New Delhi: The State Bank of India (SBI) will launch a Shariah-compliant mutual fund next month, the first time a state-owned bank will roll out an Islamic financial instrument for the country’s estimated 170-million Muslim population.
This will make India the second country outside the Islamic world to have a state-owned bank making a Shariah-compliant offering, after the UK, which in June issued sovereign Islamic bonds.
An SBI official said the country’s biggest lender had received all clearances to launch its Shariah Equity Fund, including from the Reserve Bank of India and the government.
Supporters have long argued for Shariah-based banking in the country and the previous UPA government asked the SBI to undertake a feasibility study.
Islamic banks offer financial products, such as Sukuk bonds and equity funds that don’t charge interest, as it is prohibited in Islam. They treat investments on the basis of the performance of their underlying assets, in which both profits and losses are shared. They also avoid economic activity deemed sinful, such as speculative trading or sale of intoxicants, such as alcohol.

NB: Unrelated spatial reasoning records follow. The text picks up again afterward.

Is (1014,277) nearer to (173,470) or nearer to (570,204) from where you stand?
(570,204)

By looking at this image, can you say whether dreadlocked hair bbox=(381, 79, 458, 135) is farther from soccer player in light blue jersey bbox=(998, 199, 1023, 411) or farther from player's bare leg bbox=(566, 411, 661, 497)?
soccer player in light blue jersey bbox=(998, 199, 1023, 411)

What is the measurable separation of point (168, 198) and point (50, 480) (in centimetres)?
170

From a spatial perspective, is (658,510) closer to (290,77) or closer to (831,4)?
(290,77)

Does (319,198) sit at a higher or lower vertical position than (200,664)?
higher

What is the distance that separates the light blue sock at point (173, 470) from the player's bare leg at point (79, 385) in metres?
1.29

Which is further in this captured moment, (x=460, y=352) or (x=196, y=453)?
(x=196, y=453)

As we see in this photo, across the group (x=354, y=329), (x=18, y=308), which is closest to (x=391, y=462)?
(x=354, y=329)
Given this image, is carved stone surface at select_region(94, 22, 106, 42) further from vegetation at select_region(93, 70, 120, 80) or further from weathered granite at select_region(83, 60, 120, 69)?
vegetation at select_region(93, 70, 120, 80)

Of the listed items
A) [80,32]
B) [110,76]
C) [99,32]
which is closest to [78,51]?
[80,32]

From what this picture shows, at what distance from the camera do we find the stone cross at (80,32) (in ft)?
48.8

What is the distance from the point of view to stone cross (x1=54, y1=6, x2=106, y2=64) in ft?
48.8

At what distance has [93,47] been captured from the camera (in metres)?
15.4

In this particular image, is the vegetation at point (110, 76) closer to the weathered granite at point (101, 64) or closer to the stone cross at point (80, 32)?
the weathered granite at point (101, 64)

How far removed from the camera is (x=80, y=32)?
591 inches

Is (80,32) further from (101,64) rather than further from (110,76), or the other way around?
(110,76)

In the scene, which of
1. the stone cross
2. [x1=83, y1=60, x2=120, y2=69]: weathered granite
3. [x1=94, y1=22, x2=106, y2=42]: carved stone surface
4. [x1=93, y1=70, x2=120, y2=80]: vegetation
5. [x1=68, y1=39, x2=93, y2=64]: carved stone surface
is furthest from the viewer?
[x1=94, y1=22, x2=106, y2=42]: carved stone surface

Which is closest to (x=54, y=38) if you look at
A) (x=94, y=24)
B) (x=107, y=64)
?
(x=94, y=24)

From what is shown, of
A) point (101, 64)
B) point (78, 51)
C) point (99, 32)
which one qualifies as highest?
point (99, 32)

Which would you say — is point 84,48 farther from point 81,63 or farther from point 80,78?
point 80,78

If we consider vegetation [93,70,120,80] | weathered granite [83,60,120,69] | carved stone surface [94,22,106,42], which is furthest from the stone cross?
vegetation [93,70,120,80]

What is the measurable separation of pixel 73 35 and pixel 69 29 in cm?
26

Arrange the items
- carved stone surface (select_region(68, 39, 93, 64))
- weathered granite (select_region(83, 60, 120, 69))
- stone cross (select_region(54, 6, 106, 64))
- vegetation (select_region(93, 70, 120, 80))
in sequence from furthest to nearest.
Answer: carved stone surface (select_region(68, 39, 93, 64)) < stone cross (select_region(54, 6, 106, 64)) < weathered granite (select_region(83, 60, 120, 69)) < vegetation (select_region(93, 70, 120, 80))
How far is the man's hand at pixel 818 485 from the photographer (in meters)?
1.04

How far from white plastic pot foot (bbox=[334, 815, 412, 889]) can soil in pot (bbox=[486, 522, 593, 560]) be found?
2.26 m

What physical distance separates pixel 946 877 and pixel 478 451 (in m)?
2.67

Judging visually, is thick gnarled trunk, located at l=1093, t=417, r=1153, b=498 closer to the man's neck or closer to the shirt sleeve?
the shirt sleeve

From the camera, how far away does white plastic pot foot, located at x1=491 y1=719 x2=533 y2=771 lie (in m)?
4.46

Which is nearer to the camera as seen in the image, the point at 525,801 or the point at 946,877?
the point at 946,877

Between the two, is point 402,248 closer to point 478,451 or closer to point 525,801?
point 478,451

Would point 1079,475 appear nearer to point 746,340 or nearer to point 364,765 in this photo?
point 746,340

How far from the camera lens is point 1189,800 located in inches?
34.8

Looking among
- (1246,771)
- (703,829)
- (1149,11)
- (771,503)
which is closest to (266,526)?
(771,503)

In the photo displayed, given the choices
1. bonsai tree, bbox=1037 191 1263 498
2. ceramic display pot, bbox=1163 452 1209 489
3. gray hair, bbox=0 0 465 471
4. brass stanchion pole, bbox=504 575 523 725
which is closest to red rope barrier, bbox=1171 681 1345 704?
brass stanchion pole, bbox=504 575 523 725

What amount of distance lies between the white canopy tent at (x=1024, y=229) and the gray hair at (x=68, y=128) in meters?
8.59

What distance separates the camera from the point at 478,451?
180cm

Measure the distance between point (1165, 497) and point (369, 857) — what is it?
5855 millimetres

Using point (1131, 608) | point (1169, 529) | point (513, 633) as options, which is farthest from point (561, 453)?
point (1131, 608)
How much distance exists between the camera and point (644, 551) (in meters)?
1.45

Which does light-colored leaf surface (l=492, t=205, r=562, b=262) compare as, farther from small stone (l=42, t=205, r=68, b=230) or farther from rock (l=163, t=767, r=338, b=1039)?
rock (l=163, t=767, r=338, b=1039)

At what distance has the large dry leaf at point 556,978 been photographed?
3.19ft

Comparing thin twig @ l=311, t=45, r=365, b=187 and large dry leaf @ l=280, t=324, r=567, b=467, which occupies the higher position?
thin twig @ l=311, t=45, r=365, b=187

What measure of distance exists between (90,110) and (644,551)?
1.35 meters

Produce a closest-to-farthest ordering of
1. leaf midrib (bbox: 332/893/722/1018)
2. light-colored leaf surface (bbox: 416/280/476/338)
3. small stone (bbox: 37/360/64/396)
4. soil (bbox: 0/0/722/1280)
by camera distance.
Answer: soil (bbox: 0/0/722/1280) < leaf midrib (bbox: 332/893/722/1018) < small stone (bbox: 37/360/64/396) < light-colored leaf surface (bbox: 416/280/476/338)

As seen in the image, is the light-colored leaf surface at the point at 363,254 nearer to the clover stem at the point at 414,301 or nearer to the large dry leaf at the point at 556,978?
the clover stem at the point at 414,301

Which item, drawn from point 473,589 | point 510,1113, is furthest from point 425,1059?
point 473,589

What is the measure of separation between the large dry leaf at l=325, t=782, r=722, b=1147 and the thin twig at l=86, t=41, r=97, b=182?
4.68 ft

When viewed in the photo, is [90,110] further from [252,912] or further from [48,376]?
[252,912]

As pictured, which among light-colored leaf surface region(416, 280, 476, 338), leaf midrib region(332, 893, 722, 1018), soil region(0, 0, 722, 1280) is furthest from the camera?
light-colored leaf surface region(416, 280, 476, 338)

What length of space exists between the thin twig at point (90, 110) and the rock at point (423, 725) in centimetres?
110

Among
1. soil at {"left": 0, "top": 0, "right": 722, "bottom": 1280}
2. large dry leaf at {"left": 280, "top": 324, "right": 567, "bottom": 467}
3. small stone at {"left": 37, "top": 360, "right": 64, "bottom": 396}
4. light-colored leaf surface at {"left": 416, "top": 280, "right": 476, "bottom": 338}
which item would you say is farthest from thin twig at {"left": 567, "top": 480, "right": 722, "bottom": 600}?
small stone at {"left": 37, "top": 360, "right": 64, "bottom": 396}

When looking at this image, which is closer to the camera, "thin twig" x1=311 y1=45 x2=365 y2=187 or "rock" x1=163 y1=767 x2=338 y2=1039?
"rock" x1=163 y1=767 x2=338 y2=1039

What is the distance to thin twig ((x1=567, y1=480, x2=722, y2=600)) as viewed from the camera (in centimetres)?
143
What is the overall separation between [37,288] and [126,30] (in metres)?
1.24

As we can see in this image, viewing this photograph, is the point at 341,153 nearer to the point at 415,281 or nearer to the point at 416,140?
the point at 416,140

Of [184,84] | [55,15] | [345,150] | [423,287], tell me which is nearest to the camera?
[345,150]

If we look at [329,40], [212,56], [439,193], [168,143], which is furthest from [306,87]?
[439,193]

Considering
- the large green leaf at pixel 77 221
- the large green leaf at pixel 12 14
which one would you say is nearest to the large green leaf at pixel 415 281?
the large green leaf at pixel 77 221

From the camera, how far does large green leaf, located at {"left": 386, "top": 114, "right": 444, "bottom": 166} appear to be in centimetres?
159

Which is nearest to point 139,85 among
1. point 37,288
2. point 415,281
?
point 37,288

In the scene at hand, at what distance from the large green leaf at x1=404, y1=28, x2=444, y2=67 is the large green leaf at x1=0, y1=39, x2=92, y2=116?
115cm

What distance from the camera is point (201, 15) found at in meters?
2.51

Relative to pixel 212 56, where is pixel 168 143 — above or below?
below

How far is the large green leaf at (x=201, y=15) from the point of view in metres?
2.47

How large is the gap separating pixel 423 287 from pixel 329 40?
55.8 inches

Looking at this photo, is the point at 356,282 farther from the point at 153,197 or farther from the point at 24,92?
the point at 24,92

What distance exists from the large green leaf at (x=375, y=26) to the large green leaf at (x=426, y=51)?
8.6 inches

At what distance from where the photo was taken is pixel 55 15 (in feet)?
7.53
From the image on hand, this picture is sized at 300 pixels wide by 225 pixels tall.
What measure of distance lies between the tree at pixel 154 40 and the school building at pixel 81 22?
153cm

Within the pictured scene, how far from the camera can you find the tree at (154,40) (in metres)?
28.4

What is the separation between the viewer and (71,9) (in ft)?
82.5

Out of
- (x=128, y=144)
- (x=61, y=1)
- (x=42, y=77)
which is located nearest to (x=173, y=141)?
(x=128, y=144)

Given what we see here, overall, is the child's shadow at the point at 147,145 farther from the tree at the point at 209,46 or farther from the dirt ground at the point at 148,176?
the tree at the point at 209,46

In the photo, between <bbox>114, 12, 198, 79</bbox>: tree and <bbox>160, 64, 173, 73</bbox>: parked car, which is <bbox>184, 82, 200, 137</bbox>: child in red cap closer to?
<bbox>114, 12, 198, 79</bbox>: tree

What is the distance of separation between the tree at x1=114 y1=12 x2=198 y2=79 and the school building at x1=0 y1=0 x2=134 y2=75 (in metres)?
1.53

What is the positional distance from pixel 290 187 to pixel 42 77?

The All India Muslim Personal Law Board (AIMPLB), the country’s apex body on Shariah law, lent its support to the move, with AIMPLB general secretary Maulana Nizamuddin saying it was not opposed to the plan if interest was not involved.
Lucknow Eidgah Imam Khalid Rashid Firangi Mahali said there was general consensus among all Muslim organisations and welcomed the plan, saying Islamic banking had been quite successful in several countries.
“Since it is not interest-based and the customer is also ready to bear losses, there is nothing wrong with it,” he said, adding there was no crisis even when during an economic slowdown.
According to consultants Ernst and Young, global Islamic banking assets, tapped by major international bankers from HSBC to Standard Chartered Bank, were estimated at $1.8 trillion (about Rs. 112 lakh crore) last year.
“Islamic banks generally escaped the worst effects of the 2008 financial crisis because they were not exposed to subprime and toxic assets,” World Bank managing director Mahmoud Mohieldin said in a research note last month.
The Bombay Stock Exchange launched India’s first Shariah index — S&P BSE 500 Shariah — in May 2013. Over the past year, it has given a return of a robust 46%, greater than the 30-share BSE Sensex’s annualised return of 41%.